__What is being asked__. Please copy the material from the line with "Of the available options" up to and including the line with "In the image, is", keeping each line as it appears.

__Data__.

**********

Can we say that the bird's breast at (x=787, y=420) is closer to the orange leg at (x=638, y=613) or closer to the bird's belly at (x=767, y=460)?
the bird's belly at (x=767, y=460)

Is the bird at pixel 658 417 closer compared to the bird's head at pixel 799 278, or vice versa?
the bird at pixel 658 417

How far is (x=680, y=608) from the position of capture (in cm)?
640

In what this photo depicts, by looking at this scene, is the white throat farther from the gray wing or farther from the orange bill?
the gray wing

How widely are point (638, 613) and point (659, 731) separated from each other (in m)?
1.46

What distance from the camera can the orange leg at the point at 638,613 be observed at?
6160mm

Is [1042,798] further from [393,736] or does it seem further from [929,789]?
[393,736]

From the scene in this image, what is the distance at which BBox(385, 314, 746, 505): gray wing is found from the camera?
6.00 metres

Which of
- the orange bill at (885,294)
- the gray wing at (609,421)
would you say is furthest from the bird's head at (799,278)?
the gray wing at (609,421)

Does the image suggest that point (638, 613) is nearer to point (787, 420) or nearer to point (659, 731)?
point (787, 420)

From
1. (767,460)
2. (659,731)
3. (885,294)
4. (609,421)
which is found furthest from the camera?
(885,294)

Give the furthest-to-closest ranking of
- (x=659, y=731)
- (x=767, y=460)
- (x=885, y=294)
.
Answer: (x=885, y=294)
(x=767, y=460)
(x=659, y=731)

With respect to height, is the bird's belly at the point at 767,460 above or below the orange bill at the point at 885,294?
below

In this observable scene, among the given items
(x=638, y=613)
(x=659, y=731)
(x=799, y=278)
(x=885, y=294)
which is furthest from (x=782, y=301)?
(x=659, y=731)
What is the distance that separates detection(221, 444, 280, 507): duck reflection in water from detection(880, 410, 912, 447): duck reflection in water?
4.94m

**********

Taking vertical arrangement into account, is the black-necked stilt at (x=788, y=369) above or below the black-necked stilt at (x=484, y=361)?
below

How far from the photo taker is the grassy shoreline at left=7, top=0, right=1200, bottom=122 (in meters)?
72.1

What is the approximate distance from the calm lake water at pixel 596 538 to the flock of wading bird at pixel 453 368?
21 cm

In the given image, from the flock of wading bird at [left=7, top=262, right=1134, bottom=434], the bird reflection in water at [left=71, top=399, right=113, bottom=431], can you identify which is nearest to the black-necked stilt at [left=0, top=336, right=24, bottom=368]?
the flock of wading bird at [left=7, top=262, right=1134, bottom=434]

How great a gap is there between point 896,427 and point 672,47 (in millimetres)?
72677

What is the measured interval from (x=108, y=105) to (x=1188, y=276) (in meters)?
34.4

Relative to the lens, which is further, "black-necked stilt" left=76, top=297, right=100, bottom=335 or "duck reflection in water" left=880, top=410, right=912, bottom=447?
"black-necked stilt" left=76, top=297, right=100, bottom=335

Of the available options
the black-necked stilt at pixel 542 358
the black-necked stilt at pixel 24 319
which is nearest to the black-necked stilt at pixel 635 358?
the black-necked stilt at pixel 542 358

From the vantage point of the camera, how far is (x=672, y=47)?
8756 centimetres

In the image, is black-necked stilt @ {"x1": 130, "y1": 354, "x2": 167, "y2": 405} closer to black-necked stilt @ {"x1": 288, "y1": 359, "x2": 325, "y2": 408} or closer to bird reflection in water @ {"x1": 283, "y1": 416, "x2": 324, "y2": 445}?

**********

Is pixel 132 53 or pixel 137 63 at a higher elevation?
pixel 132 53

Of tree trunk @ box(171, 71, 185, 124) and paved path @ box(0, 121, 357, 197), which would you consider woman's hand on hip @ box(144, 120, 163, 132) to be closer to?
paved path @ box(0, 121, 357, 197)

**********

__Task response__.
Of the available options
the black-necked stilt at pixel 542 358
the black-necked stilt at pixel 24 319
which is nearest to the black-necked stilt at pixel 635 358?
the black-necked stilt at pixel 542 358

From the vantage point of the camera, how far is (x=672, y=47)?
8756 centimetres

In the image, is black-necked stilt @ {"x1": 130, "y1": 354, "x2": 167, "y2": 405} closer to black-necked stilt @ {"x1": 288, "y1": 359, "x2": 325, "y2": 408} or closer to bird reflection in water @ {"x1": 283, "y1": 416, "x2": 324, "y2": 445}?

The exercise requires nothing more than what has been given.